> **TO BE DONE**:
Quote the records word for word, beginning with the line that contains "The captured photo" and continuing through the last line of the records.

========================================================================

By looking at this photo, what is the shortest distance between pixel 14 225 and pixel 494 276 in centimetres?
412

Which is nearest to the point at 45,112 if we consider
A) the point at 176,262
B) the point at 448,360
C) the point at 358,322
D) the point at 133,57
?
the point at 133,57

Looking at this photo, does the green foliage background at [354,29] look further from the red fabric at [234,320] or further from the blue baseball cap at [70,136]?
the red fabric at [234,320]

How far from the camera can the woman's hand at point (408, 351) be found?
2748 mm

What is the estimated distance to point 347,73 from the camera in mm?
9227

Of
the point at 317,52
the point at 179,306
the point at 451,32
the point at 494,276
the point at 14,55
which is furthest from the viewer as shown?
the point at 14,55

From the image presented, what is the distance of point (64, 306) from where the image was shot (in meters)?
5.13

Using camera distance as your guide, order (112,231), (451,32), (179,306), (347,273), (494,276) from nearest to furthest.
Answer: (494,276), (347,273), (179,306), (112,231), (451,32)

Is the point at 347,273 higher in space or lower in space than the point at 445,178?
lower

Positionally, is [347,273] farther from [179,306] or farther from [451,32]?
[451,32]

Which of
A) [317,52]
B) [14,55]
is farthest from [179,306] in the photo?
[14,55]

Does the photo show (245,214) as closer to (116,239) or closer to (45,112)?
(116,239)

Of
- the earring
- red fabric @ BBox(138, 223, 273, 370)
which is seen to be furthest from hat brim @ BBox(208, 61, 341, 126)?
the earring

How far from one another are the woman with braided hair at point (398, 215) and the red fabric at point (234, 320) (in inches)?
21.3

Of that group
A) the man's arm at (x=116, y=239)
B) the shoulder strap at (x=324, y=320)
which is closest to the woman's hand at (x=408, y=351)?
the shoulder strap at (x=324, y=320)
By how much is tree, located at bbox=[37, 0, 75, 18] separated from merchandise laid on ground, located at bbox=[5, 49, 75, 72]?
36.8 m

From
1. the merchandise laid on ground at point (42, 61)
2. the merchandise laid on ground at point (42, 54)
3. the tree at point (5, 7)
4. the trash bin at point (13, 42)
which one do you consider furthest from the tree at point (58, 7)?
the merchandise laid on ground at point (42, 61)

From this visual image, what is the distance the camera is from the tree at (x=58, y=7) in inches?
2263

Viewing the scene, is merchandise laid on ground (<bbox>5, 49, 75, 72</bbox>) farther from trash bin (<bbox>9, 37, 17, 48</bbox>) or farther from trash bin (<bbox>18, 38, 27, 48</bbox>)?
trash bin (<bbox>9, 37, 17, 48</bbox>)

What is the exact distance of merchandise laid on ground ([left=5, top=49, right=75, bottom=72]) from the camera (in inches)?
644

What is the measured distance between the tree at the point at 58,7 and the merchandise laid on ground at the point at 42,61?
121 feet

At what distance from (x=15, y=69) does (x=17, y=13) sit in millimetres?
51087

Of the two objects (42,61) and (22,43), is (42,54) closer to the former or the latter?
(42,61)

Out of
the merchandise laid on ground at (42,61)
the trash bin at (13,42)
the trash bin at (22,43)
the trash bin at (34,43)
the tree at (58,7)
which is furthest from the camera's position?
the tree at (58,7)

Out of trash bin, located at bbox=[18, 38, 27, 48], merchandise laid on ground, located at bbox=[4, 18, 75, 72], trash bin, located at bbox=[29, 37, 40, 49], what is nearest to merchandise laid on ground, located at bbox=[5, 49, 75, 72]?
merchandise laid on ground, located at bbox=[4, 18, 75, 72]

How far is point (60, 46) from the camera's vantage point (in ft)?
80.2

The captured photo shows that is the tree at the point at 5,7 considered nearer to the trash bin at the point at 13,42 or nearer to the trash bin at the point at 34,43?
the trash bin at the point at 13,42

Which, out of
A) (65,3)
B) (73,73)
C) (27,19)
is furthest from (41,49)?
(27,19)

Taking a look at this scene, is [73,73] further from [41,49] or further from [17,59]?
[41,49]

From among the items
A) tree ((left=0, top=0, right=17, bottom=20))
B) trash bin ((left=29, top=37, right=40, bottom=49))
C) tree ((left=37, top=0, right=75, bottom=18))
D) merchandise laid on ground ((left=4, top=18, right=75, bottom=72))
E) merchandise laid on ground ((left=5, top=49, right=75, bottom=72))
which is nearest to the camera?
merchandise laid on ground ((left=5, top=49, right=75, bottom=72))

========================================================================

> **CORRECT RESPONSE**:
The captured photo shows that is the tree at the point at 5,7 considered nearer to the trash bin at the point at 13,42 or nearer to the trash bin at the point at 34,43?
the trash bin at the point at 13,42

Which, out of
A) (65,3)
B) (73,73)
C) (27,19)
is furthest from (41,49)?
(27,19)

Taking a look at this scene, is [73,73] further from [41,49] or further from [17,59]?
[41,49]

From among the items
A) tree ((left=0, top=0, right=17, bottom=20))
B) trash bin ((left=29, top=37, right=40, bottom=49))
C) tree ((left=37, top=0, right=75, bottom=18))
D) merchandise laid on ground ((left=4, top=18, right=75, bottom=72))
E) merchandise laid on ground ((left=5, top=49, right=75, bottom=72))
which is nearest to the camera?
merchandise laid on ground ((left=5, top=49, right=75, bottom=72))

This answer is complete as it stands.